→ **The problem**: Reproduce the data word for word, from the line containing "How far from the gravel" down to the line containing "1294 centimetres", including both of those lines.

-----

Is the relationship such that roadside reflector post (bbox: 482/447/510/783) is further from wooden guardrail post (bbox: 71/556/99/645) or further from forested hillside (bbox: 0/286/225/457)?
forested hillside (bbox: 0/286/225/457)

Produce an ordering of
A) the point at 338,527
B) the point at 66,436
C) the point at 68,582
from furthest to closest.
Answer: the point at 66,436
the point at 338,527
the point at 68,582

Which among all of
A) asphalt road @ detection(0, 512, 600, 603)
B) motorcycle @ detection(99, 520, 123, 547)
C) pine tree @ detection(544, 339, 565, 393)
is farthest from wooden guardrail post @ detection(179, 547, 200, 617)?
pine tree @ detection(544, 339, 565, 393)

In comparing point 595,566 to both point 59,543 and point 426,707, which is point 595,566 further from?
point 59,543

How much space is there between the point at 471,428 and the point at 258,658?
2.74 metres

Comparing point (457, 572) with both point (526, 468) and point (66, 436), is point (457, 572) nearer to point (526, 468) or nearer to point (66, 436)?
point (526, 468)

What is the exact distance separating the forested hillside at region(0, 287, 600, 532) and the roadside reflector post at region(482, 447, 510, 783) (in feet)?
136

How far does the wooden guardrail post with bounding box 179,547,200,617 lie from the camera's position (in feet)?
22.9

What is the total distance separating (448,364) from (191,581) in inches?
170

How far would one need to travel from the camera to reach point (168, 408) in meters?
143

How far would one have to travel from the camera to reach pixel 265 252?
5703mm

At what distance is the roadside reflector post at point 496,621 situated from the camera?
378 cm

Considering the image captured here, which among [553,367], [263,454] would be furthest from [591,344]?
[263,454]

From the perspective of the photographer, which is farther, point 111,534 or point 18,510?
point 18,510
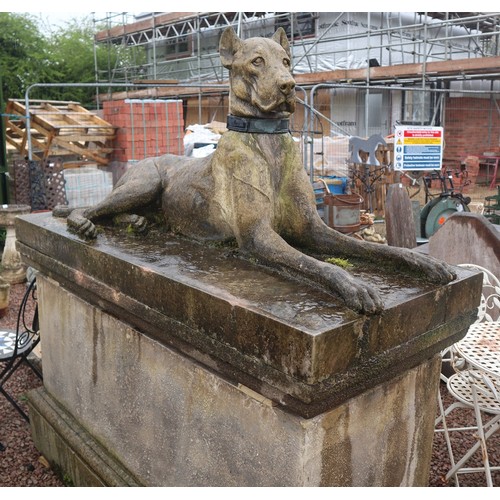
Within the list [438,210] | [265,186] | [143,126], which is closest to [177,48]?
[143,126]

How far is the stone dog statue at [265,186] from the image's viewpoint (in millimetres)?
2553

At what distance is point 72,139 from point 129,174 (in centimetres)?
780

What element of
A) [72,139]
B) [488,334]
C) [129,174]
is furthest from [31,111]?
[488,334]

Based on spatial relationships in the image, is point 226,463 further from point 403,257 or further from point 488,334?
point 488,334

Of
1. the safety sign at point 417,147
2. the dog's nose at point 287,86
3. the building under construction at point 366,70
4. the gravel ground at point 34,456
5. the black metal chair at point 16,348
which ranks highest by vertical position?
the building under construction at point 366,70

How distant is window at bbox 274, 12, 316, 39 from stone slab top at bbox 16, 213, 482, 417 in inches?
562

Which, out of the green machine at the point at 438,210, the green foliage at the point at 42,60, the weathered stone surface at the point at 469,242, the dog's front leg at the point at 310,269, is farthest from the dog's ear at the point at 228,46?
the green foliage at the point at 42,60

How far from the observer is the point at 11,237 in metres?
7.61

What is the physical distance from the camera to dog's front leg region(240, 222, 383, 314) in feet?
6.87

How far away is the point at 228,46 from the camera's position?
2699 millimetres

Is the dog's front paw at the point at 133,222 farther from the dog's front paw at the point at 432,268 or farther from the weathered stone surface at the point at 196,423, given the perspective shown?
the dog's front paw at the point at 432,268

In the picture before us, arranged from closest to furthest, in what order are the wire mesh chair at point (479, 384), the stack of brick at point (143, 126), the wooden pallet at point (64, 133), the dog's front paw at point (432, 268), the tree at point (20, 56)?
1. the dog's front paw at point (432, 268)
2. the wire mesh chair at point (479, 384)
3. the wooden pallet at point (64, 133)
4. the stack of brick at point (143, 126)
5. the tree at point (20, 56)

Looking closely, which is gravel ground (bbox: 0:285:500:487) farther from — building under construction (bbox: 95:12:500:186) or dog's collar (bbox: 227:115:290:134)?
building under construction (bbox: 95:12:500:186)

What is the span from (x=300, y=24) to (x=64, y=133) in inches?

-----

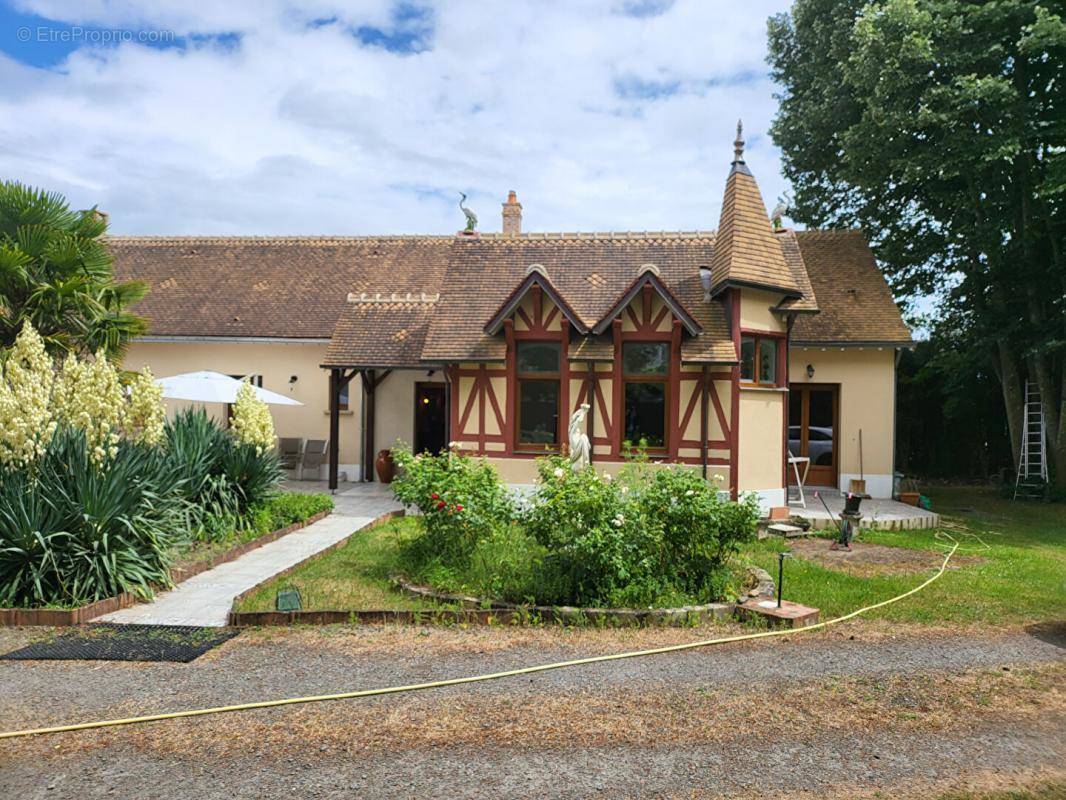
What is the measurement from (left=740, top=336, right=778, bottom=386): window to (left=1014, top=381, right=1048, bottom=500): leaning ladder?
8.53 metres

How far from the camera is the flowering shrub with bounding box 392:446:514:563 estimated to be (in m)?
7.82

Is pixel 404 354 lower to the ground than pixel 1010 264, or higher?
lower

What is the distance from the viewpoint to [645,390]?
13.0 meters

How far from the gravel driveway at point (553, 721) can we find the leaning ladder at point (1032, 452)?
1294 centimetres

-----

→ **Reply to the task**:
How far from the gravel driveway at point (553, 721) can we find the leaning ladder at point (1032, 452)?
1294 centimetres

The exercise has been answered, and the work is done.